When people asked me why we had not had children yet, I said, under my breath, "I don't want children, I have one already."

I kept hoping for an open, honest expression of feelings between us, but when I told her of problems I was having, she replied with, "Oh please don't feel like that." In other words, as the shrinks later pointed out, she dismissed my feelings and did not listen to me. And if you have read my other blog entries, you know that she used her intelligence to thwart my efforts to reach her and to cleverly undermine my sense of myself so that she would be in control.

After a while, I needed some time and space to myself, so while I was always available when she needed me, I found jobs that required a lot of my time and that gave me the excuse to get away from her and her childish moods. In retaliation she had an affair.

I tolerated the affair for a while hoping that perhaps another perspective might help her mature. No such luck. She had found a person who catered to her whims and made her feel like a child princess. So while she kept protesting that she wanted to be with me, she could never break free of her other.

After a couple of years, I had had enough. There followed a long series of warnings from me (I told her, "You are destroying our marriage and I will leave, if you do not end your affair."), warnings from shrinks who repeated what I told her and warnings from friends who said the same thing.

Now I knew from my years with her, that she was a child headed down a road that she would regret, but I was helpless. I wanted to save her from herself, but as I was taught in group therapy, you cannot save someone; she had to want to save herself. And I also knew that my efforts to help her were often met with resentment and seen by her as controlling.

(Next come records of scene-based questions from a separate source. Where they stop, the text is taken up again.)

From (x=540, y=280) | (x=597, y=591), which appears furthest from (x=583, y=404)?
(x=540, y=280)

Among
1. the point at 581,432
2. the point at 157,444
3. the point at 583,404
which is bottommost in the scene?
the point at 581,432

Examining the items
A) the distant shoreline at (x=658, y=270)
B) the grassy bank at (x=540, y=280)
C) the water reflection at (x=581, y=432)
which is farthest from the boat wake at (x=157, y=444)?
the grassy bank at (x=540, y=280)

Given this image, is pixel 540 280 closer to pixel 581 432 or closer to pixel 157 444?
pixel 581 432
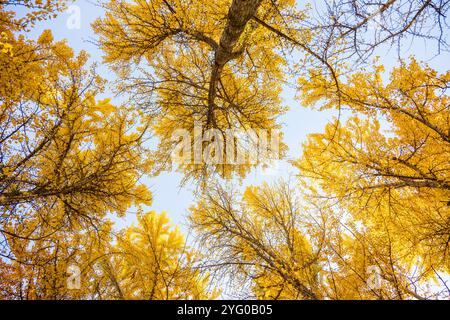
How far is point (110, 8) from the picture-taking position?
5000 millimetres

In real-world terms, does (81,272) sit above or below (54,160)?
below

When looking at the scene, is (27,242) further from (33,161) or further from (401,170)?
(401,170)

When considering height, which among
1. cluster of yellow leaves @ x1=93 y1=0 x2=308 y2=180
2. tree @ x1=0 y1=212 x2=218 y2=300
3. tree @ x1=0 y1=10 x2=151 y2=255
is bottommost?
tree @ x1=0 y1=212 x2=218 y2=300

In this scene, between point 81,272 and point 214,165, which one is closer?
point 81,272

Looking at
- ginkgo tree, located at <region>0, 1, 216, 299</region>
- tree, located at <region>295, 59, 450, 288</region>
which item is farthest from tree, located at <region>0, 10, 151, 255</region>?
tree, located at <region>295, 59, 450, 288</region>

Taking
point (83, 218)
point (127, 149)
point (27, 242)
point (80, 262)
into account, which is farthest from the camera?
point (80, 262)

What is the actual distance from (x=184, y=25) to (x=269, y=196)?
170 inches

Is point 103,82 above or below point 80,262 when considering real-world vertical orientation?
above

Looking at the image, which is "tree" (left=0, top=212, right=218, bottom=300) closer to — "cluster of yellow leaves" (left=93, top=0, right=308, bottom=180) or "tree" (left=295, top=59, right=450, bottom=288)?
"cluster of yellow leaves" (left=93, top=0, right=308, bottom=180)

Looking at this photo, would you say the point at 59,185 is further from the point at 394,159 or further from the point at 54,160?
the point at 394,159

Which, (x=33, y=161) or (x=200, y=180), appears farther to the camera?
(x=200, y=180)

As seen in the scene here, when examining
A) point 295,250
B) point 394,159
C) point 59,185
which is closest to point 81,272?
point 59,185

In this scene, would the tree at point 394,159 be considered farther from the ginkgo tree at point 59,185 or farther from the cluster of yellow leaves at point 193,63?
the ginkgo tree at point 59,185
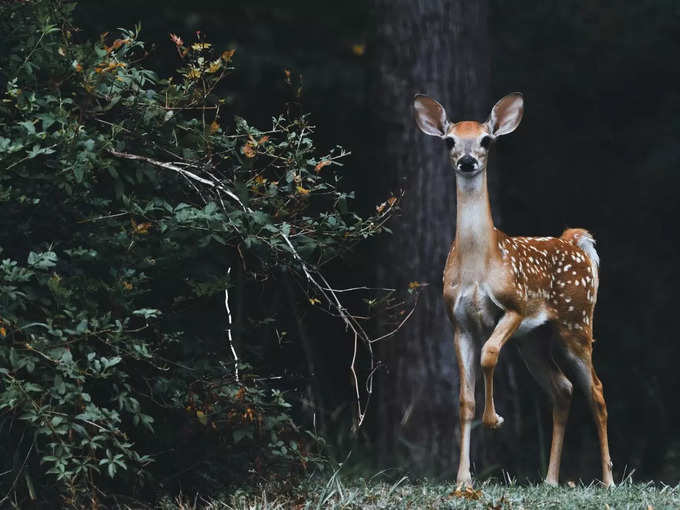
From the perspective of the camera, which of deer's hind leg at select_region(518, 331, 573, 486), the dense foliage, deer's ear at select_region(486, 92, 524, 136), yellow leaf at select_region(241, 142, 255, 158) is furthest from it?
deer's hind leg at select_region(518, 331, 573, 486)

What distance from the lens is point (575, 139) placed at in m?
11.6

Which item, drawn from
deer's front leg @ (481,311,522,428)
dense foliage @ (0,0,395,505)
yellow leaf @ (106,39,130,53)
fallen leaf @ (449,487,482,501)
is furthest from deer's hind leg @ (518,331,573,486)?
yellow leaf @ (106,39,130,53)

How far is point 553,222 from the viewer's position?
1155cm

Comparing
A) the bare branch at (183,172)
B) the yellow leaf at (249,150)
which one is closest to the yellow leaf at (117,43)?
the bare branch at (183,172)

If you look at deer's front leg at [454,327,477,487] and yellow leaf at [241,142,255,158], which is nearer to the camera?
yellow leaf at [241,142,255,158]

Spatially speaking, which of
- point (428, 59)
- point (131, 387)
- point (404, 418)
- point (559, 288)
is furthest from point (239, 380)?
point (428, 59)

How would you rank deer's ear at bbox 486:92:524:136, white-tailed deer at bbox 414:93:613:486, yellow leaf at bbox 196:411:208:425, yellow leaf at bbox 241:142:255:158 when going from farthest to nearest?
1. deer's ear at bbox 486:92:524:136
2. white-tailed deer at bbox 414:93:613:486
3. yellow leaf at bbox 241:142:255:158
4. yellow leaf at bbox 196:411:208:425

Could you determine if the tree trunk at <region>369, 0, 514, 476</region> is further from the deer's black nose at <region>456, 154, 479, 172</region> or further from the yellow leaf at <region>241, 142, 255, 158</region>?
the yellow leaf at <region>241, 142, 255, 158</region>

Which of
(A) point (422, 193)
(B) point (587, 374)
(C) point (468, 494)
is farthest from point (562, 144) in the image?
(C) point (468, 494)

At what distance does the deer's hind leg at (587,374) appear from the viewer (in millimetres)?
6566

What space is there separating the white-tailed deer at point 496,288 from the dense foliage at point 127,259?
1.51 feet

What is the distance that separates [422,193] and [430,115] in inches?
76.1

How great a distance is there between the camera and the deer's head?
5.97 meters

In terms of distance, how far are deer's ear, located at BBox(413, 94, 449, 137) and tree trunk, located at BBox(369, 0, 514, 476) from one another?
1.81 m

After many months of warnings I asked her to move out and we separated although we agreed to keep seeing each other.

At this point she became desperate and begged me to take her back; she protested she finally understood that she had been foolish but now she saw the light, that she loved me more than anyone and that she would do whatever it took to rebuild our marriage. However, what she left out, I realized later, was an apology for the years of hurt she caused. Because she never admitted her responsibility or said she was sorry or offered to make amends, this final effort of hers was doomed.

When she wanted me back, I insisted that we both agree to a number of ground rules. One of these was that she would continue seeing her therapist; yet after a while, she decided she was going to stop seeing him. And after six months she had broken every rule we had agreed to, including going back to the man she was having the affair with. Finally I said, "I am going to make this very simple and straight forward. If you see him one more time, our marriage is over." She agreed and later emphasized that she understood.

Well if you have been reading my site, you know what happened. She had sex with the man she had been seeing. Why had this happened? Had she misunderstood? She said, "I don't know why, it just happened." I finally had enough. Our marriage ended.

Now you would think that was the end of the story. Far from it. She was furious that I would leave her. "Why?" she wanted to know, "How could you leave me, I love you more than anyone." Later she said, "You were the only person I feel comfortable with. You're my best friend." And then she started visiting my mother a number of times which was very odd as she did not like to visit my mother when we were married; in fact she had often become quite angry when we had to visit her.

My ex-wife's efforts did not end there. Hoping that we could get back together, she called me for the next six months but she never once asked how I felt or apologized.

At the end I realized there was no way to reach her and nothing I could do. I had to abandon this child I loved. While I still loved her, my trust in her had been shattered and could not be restored.

My love of her innocence and intelligence had lead to a loss of my own innocence although as a result I had gained a bit of wisdom. I had discovered this basic truth: love was not enough, not nearly enough.